Customer Service for the Ages
How well and how long do you support your customers? Maybe a few years for a given version of your product, perhaps 5+ years for products with long-term support?
What about industries that need support for longer? For example, it’s easy to buy parts for our cars at the 10+ year stage. But what about decades?
Or a century? There are indeed industries where this matters, where 100+ year-old systems and machinery are used every day, e.g. last I knew, the Crane Paper Company makes the paper used for U.S. currency on 100-year old paper making machines, old-style.
I have two stories of great long-term customer services.
The first involved a factory machine, a needle loom, made about 1967, using a very old-fashioned eddy-current clutch drive system. Along about 1992, I was re-engineering and updating this machine’s controls, and needed some information about the controller’s wiring and operational modes.
So I somehow called the original drive system manufacturer, who had long since been bought by another larger firm. But I found a number and after a couple transfers, connected to a guy who could help me.
He asked me the model and serial numbers, and answered a couple of basic questions, and then said, “I have the original system & engineering manual, would you like me to send you one ?”.
Of course, I would, and a few days later, a large manila envelope arrived for me. With the original manual, diagrams, and other info I needed. For a 25-year-old year old system that was nearly obsolete the day it was built.
Who keeps original manuals on decades-old systems? This company does, because customers like me need these things, on machines built before we were born.
The second story is even better and while I was not personally involved, members of my team were, in another nearby factory.

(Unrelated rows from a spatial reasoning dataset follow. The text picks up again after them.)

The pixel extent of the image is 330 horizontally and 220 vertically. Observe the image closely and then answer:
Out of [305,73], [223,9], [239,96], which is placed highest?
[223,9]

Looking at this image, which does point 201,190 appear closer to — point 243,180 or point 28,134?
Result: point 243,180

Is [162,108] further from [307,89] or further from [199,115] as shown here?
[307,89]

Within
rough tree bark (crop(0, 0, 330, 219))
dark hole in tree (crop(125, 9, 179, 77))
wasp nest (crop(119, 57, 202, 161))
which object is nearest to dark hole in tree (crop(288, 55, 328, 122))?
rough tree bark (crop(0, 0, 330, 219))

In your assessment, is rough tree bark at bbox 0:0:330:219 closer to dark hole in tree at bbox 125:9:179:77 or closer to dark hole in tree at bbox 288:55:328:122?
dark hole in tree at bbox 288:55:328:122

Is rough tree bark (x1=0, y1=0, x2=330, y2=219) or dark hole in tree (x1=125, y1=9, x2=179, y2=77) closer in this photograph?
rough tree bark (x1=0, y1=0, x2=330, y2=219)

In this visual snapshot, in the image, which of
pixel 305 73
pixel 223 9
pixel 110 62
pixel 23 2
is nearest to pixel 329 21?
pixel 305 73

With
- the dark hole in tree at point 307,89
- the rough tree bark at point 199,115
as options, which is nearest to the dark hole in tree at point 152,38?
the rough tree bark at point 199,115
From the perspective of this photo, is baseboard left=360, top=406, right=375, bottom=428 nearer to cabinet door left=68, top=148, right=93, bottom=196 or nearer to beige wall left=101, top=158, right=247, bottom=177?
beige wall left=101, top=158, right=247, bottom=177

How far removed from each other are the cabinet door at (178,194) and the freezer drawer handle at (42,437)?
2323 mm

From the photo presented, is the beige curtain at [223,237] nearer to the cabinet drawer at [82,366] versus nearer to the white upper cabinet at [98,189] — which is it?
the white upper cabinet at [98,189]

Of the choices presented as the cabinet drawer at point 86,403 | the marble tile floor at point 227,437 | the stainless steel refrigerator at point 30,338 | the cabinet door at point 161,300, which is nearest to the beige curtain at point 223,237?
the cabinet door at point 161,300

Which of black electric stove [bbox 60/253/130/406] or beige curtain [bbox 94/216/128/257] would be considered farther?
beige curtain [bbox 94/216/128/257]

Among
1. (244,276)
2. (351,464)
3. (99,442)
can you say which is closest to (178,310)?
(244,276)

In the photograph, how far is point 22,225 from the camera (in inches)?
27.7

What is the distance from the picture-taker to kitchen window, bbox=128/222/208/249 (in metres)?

Seems an old and large machine’s main motor controller, an Allen-Bradley size 5–6 starter, failed. The coil burned out in this nearly refrigerator-sized unit. It was built in the 1930s or ’40s if I remember correctly — probably 50+ years old.
In a perfect world, they would just buy a new one for many thousands of dollars and replace it. But newer units would not fit in the rather custom mounting arrangement required by this machine, and re-engineering it was too time-consuming, as this part of the factory was down until this important machine could be fixed.
So a call was placed to Allen-Bradley, in business since 1903, to discuss options.
And they said, “We don’t stock replacement units that old and large, but we can make you a new coil from the original drawings and winder settings, which we keep for exactly this purpose. It’ll take a few days.”
Next Monday and a few thousand dollars later, a new coil arrived, which fit in, wired up, and worked like a charm, right out of the box. On a 50+ year-old absurdly-obsolete product built before WWII. I was astounded.
This is real customer service, providing parts and manuals for decades into the future, for customers who pay premium prices in part for exactly this type of service long after the purchasing engineers have retired.
Think about how you can provide service levels worthy of customers for a half-century or more.